WHAT THE EXERCISE ASKS: Carry forward the explanation of the Longest Repeating Character Replacement problem from the point where it stops.

PASSAGE GIVEN:
Longest Repeating Character Replacement

Given a string s of uppercase English letters and an integer k, you can replace at most k characters. Return the length of the longest substring that can be turned into all the same character using at most k replacements.

A sliding window with a running max frequency solves this in O(n).

Function signature

func CharacterReplacement(s string, k int) int

Inputs / outputs

  • s: uppercase English letters.
  • k: maximum number of replacements.
  • Return: length of the longest valid substring.

Example

s = "AABABBA", k = 1
Output: 4

One answer: replace one 'B' to make "AABA".

Constraints

  • 0 <= len(s) <= 100_000
  • 0 <= k <= len(s)

Core idea (near-solution)

Maintain a window [l, r] and the count of each letter inside it. Let maxFreq be the maximum frequency of any single character in the window.

The number of replacements needed is windowSize - maxFreq. If that exceeds k, shrink from the left.

Invariant: windowSize - maxFreq <= k for the current window.

Algorithm (step-by-step)

  1. Initialize l = 0, best = 0, maxFreq = 0, and a 26-count array.
  2. For each r from 0 to len(s)-1:
    • Increment the count for s[r] and update maxFreq.

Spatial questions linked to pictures
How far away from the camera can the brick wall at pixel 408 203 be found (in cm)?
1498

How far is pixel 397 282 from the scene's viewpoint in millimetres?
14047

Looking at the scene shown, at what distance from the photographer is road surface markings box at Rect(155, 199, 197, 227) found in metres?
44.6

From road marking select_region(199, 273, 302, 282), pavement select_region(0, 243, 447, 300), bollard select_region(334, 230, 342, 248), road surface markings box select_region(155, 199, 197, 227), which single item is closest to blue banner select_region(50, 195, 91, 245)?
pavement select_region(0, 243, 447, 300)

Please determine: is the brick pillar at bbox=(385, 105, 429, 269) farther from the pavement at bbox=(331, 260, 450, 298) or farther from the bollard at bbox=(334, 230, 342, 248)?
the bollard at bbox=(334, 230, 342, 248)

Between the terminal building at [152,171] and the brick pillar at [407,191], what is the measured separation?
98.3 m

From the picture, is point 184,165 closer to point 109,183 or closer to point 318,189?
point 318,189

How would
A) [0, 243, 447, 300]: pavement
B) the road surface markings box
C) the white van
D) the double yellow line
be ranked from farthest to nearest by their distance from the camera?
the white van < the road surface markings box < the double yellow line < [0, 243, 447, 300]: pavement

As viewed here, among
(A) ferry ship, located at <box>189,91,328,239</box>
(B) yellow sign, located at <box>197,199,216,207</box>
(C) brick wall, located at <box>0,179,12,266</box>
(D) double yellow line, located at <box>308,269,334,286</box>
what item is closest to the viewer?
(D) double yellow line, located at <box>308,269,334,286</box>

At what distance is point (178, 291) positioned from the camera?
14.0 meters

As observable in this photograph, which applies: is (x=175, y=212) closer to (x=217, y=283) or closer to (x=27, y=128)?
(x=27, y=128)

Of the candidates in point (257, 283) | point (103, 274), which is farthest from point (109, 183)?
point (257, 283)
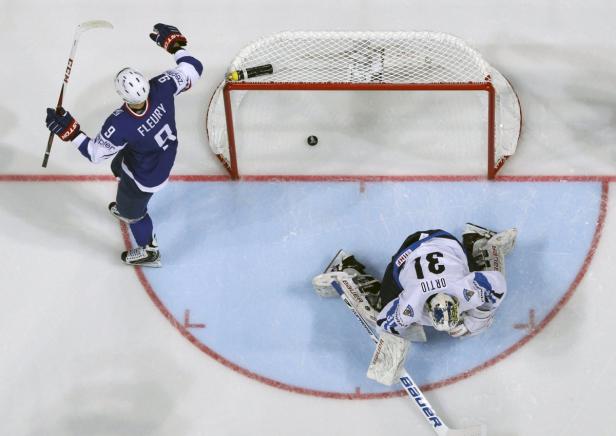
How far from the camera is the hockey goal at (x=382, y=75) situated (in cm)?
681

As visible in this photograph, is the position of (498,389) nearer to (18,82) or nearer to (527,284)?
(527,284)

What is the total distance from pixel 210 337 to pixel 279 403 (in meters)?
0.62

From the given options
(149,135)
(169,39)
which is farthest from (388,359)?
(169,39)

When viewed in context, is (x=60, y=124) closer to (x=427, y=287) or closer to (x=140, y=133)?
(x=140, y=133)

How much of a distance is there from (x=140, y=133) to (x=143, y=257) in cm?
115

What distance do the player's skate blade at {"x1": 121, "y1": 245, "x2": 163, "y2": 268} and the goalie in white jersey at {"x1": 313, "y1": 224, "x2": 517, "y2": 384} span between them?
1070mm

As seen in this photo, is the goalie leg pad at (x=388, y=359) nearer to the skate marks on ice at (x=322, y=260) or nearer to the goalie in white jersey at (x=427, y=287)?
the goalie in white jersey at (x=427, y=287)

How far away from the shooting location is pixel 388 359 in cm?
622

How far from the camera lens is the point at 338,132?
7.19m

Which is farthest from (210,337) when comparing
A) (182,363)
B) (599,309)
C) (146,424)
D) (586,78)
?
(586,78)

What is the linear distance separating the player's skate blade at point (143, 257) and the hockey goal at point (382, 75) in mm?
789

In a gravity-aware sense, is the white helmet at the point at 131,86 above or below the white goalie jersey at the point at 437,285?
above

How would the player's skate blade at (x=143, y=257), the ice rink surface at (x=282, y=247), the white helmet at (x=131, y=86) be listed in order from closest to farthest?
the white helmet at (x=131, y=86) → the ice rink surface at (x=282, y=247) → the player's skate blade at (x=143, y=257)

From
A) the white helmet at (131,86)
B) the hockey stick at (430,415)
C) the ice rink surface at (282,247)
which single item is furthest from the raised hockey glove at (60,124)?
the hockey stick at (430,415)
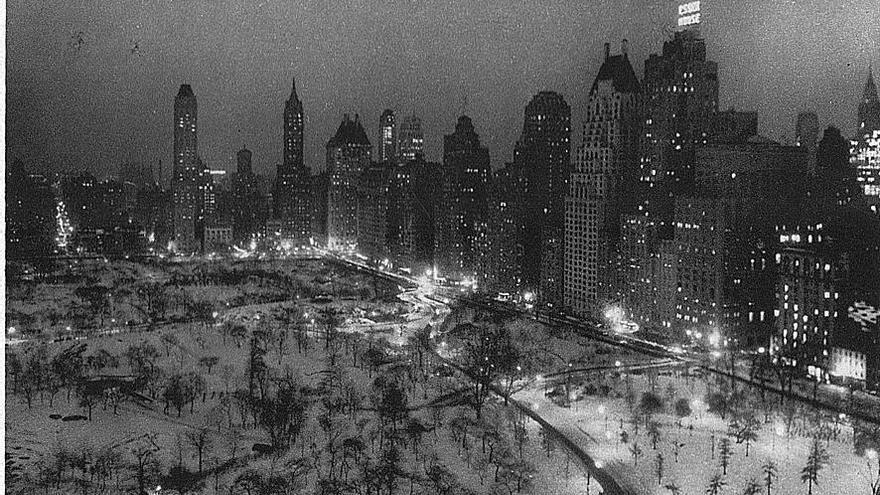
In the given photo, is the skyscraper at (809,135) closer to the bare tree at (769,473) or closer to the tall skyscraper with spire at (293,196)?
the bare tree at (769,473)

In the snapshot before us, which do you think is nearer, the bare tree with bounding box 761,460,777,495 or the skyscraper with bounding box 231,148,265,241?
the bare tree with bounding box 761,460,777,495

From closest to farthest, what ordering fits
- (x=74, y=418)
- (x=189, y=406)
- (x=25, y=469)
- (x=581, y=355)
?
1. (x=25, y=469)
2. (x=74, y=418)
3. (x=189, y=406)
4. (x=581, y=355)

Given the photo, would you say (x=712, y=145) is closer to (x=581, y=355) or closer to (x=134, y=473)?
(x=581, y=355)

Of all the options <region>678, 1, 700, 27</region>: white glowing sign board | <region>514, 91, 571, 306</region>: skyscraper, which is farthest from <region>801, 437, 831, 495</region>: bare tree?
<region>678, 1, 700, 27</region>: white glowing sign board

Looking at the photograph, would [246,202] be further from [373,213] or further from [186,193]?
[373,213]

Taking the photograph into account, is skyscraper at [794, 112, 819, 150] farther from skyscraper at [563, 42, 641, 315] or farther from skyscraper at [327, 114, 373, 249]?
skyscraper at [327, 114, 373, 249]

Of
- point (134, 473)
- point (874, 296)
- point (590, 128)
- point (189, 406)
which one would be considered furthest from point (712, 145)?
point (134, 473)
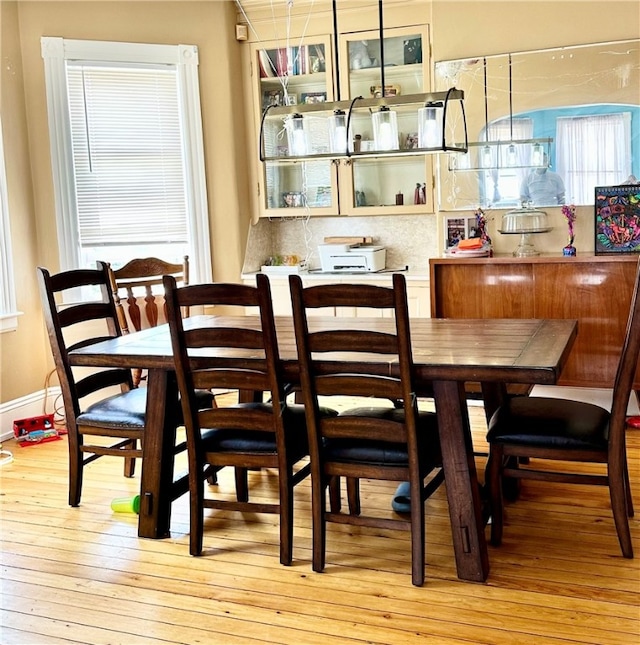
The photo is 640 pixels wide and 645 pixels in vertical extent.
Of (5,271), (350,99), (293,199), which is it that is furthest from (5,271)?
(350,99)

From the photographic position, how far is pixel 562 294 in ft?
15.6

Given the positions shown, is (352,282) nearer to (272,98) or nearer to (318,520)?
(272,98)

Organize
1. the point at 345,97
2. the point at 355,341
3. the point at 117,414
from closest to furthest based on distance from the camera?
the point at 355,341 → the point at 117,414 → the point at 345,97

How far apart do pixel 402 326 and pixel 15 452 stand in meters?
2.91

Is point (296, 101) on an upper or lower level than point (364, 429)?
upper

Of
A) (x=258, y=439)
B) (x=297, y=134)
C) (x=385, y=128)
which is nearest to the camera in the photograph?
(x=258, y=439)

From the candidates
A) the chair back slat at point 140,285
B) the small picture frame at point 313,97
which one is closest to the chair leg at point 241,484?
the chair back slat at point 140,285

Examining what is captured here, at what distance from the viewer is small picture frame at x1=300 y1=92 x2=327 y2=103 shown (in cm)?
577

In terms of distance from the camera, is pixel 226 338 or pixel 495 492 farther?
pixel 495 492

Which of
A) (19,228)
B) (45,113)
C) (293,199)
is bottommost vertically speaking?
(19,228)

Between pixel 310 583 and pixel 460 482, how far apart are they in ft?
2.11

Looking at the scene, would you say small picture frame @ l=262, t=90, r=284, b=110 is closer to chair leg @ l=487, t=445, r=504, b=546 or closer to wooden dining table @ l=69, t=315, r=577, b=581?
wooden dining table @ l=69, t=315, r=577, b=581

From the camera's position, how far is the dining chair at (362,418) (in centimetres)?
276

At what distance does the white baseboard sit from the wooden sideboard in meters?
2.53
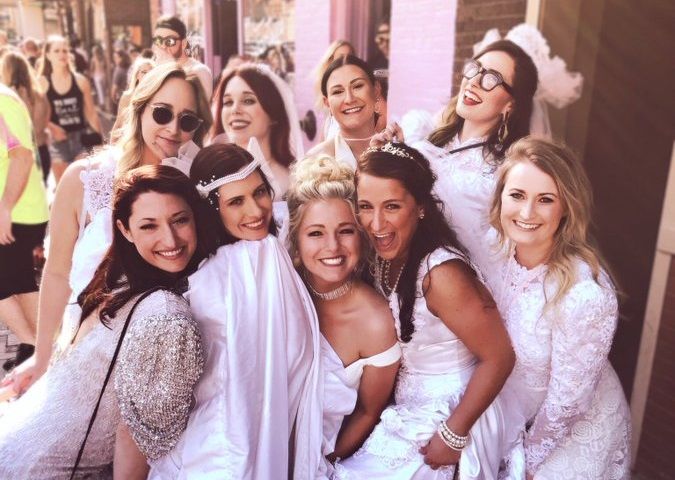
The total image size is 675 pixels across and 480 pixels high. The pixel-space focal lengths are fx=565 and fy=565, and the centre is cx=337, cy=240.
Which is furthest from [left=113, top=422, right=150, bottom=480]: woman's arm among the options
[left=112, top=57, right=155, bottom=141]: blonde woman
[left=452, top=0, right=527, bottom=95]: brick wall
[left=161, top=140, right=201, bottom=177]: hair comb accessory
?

OUTPUT FOR THIS TASK:
    • While (r-l+1) - maxFreq > k:
      • Decrement the count for s[l] and increment l.
    • Update best = max(best, r-l+1).
  3. Return best.

Correctness sketch

  • Invariant: windowSize - maxFreq <= k for the current window.
  • The window state exactly matches the elements in s[l..r].
  • Shrinking/expanding preserves validity, so any recorded window is correct.
  • The best recorded window is optimal because all candidate windows are considered.

Trace (hand walkthrough)

Trace Walkthrough
Example input:
s = "AABABBA", k = 1
Output: 4

One answer: replace one 'B' to make "AABA".

Walk:
- window "AABA" (r=0..3): maxFreq=3, size-maxFreq=1 <= k, best=4
- add B -> "AABAB" size=5, maxFreq=3, 5-3=2>k -> move l to 1 ("ABAB")
- add B -> window "ABABB" size=5, maxFreq=3, 5-3=2>k -> move l to 2 ("BABB")
- best remains 4

Pitfalls to avoid

  • Recomputing maxFreq on every shrink (not needed; it can be stale and still correct).
  • Using this approach for non-fixed alphabets without adapting the count structure.

Complexity

  • Time: O(n)
  • Extra space: O(1) (26 counts).

Implementation notes (Go)

  • Track maxFreq of any char in the window.
  • Window is valid while len - maxFreq <= k; do not recompute max on shrink.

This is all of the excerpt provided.